### Your goal
Print the entries exactly; skip the pictures.

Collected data
....................
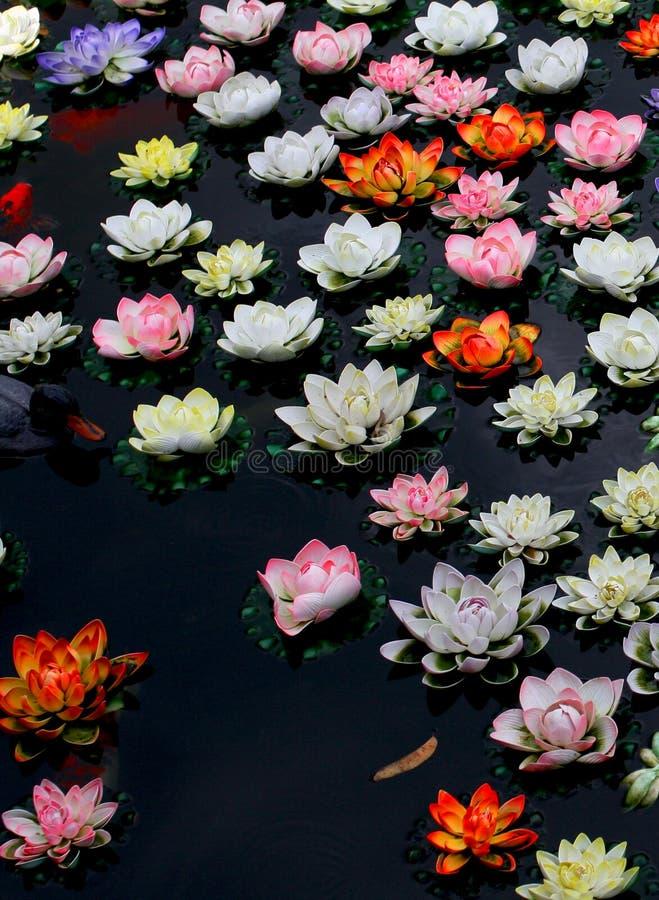 Kleurrijke lotusbloembloem in rivier royalty-vrije stock afbeeldingen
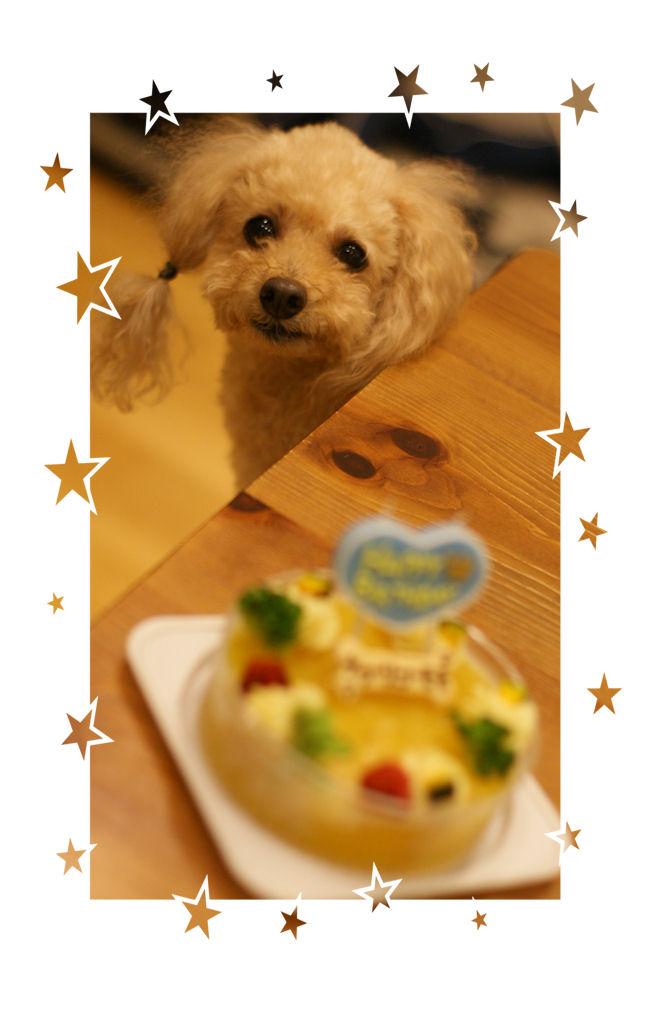 DSC05774-cake.jpg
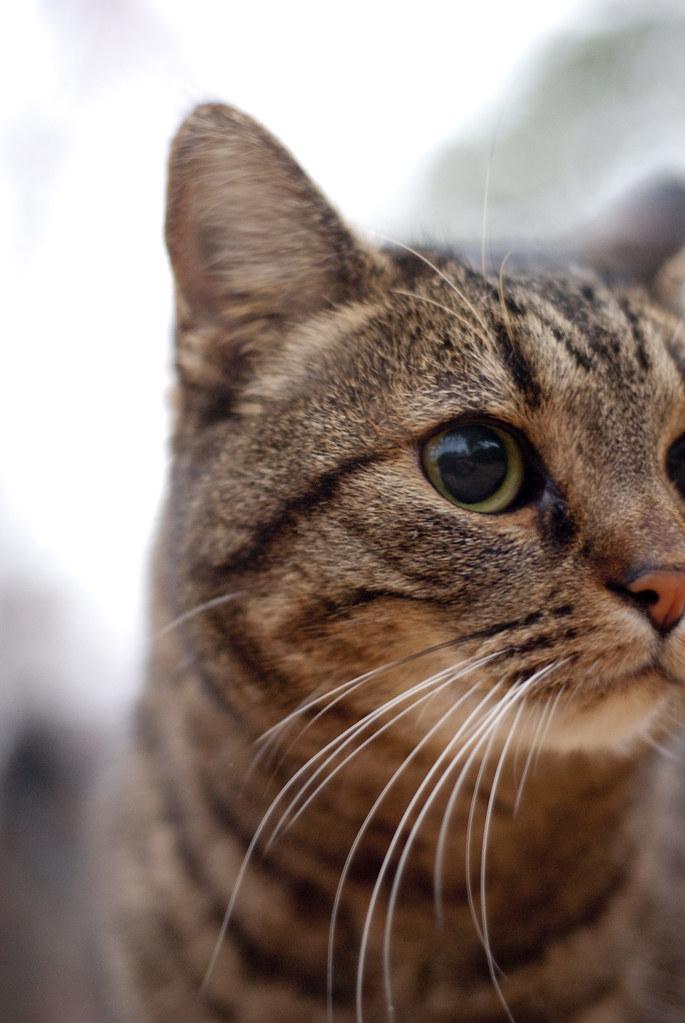 205: The Cat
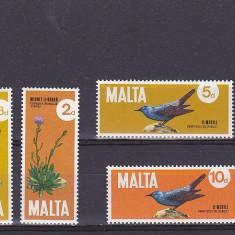 Flora -fauna ,Malta.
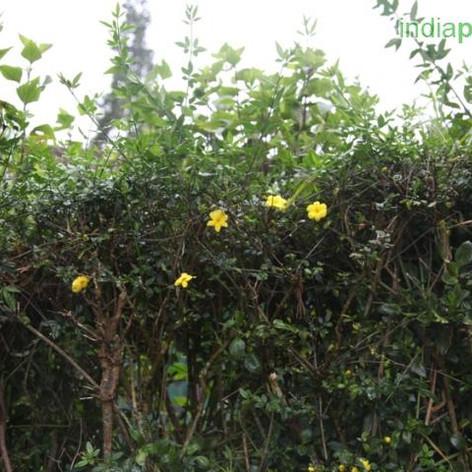 Jasminum humile yellowimg3159_33600792.j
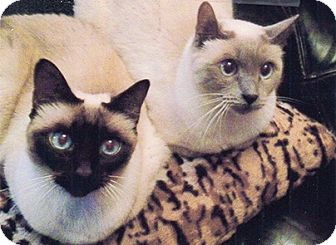 Siamese Cat for adoption in Patterson, New York - Sheba & Shimi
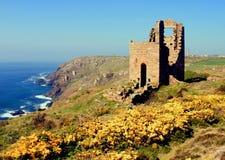 Minas de estanho, Cornualha, Inglaterra. fotos de stock royalty free
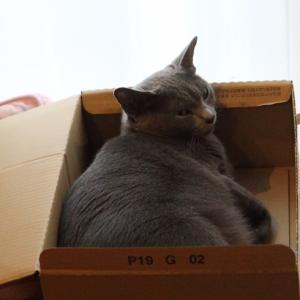 箱ニャンコ。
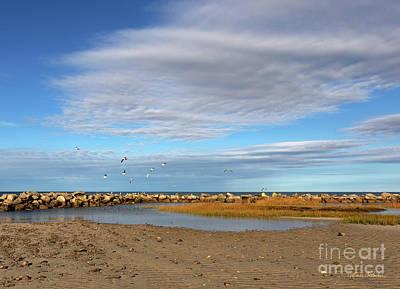 Photograph - Shoreside Serenity Cape Cod by Michelle Constantine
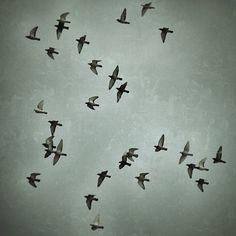 Tarde de palomas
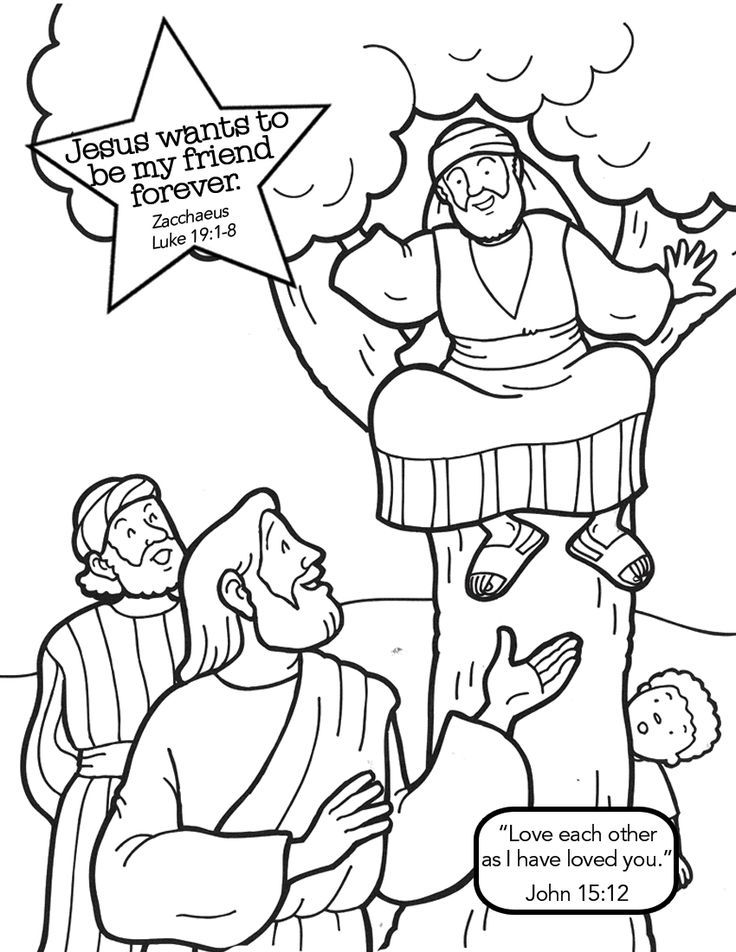 Free Coloring Pages Of Story Zacchaeus Sketch Page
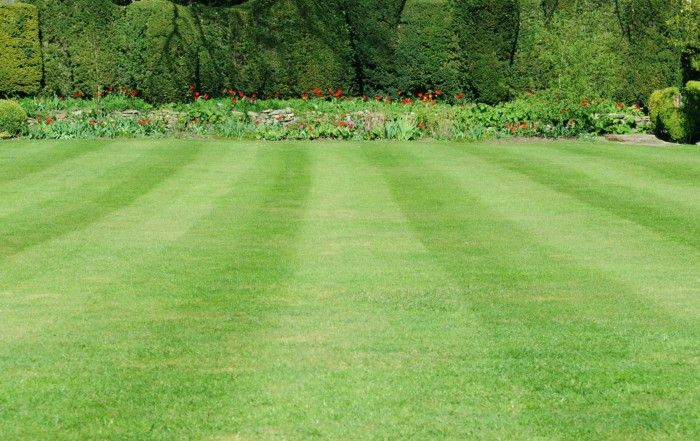 Lawn Care Eagan | Lawn mowing and maintenance in Eagan MN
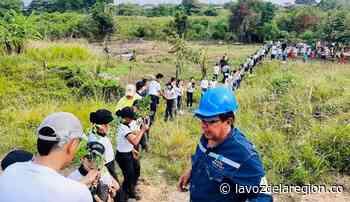 Exitosa jornada de reforestación se cumplió en Campoalegre - Noticias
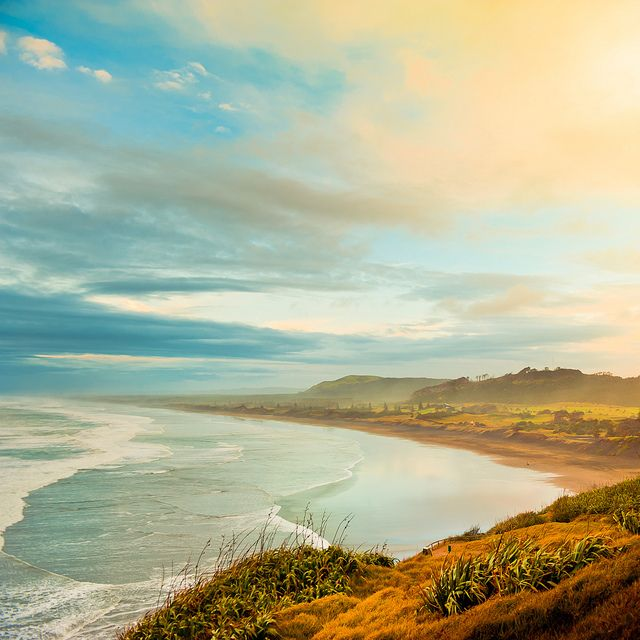 Muriwai Beach - Auckland, New Zealand >> Beautiful colors!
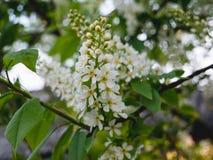 Vogel Cherry Twigs met Wit De ochtend? gebied van de lente van groen gras en blauwe bewolkte hemel royalty-vrije stock foto's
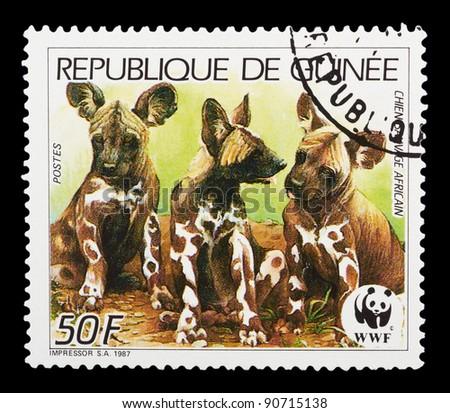 GUINEA - CIRCA 1987: A stamp printed by GUINEA shows wild dog, series animals, circa 1987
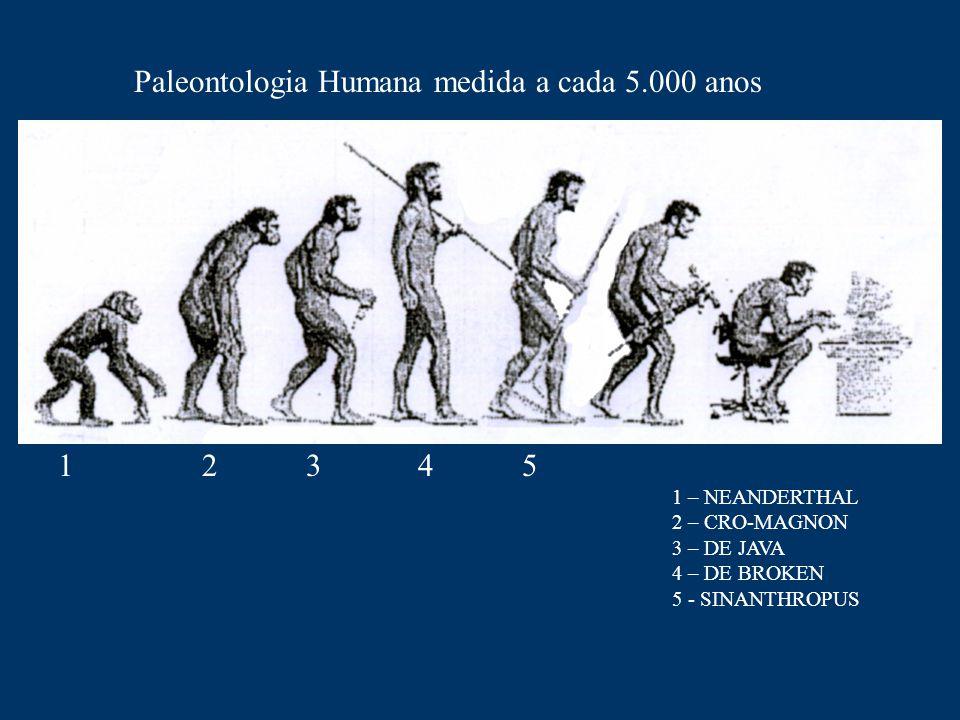 Paleontologia Humana medida a cada 5.000 anos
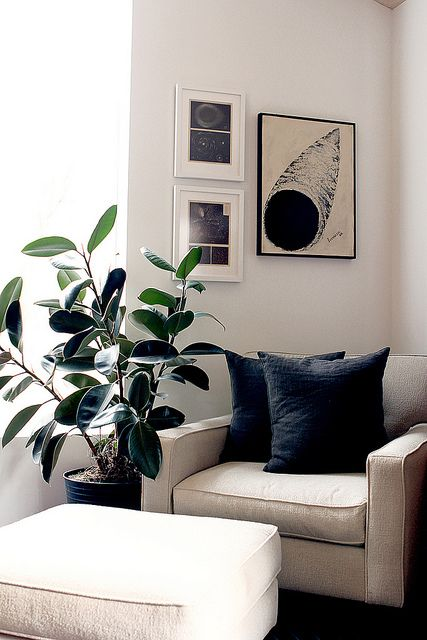 Building A Dream House The Hunt For House Plants Home Living Room Living Room Plants Home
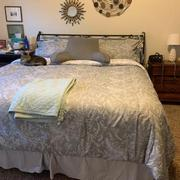 Southshore Fine Linens Winter Brush Print Ultra-Soft & Supreme Quality Reversible Comforter Set Review
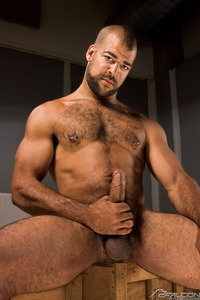 gay black bear porn posts roman wright gay stars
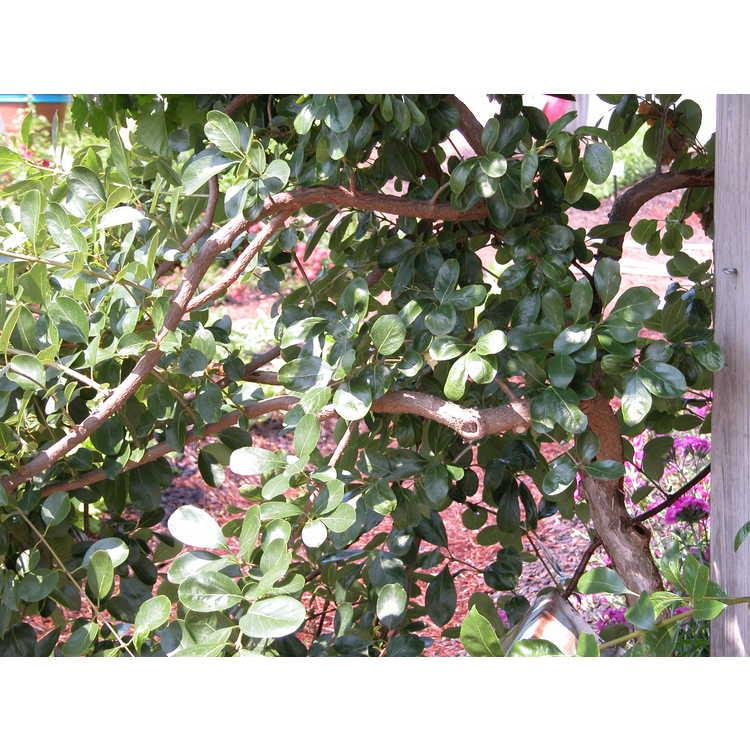Chionanthus retusus (Norfolk weeping)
....................
### Exercise answer
 Kleurrijke lotusbloembloem in rivier royalty-vrije stock afbeeldingen
 DSC05774-cake.jpg
 205: The Cat
 Flora -fauna ,Malta.
 Jasminum humile yellowimg3159_33600792.j
 Siamese Cat for adoption in Patterson, New York - Sheba & Shimi
 Minas de estanho, Cornualha, Inglaterra. fotos de stock royalty free
 箱ニャンコ。
 Photograph - Shoreside Serenity Cape Cod by Michelle Constantine
 Tarde de palomas
 Free Coloring Pages Of Story Zacchaeus Sketch Page
 Lawn Care Eagan | Lawn mowing and maintenance in Eagan MN
 Exitosa jornada de reforestación se cumplió en Campoalegre - Noticias
 Muriwai Beach - Auckland, New Zealand >> Beautiful colors!
 Vogel Cherry Twigs met Wit De ochtend? gebied van de lente van groen gras en blauwe bewolkte hemel royalty-vrije stock foto's
 GUINEA - CIRCA 1987: A stamp printed by GUINEA shows wild dog, series animals, circa 1987
 Paleontologia Humana medida a cada 5.000 anos
 Building A Dream House The Hunt For House Plants Home Living Room Living Room Plants Home
 Southshore Fine Linens Winter Brush Print Ultra-Soft & Supreme Quality Reversible Comforter Set Review
 gay black bear porn posts roman wright gay stars
Chionanthus retusus (Norfolk weeping)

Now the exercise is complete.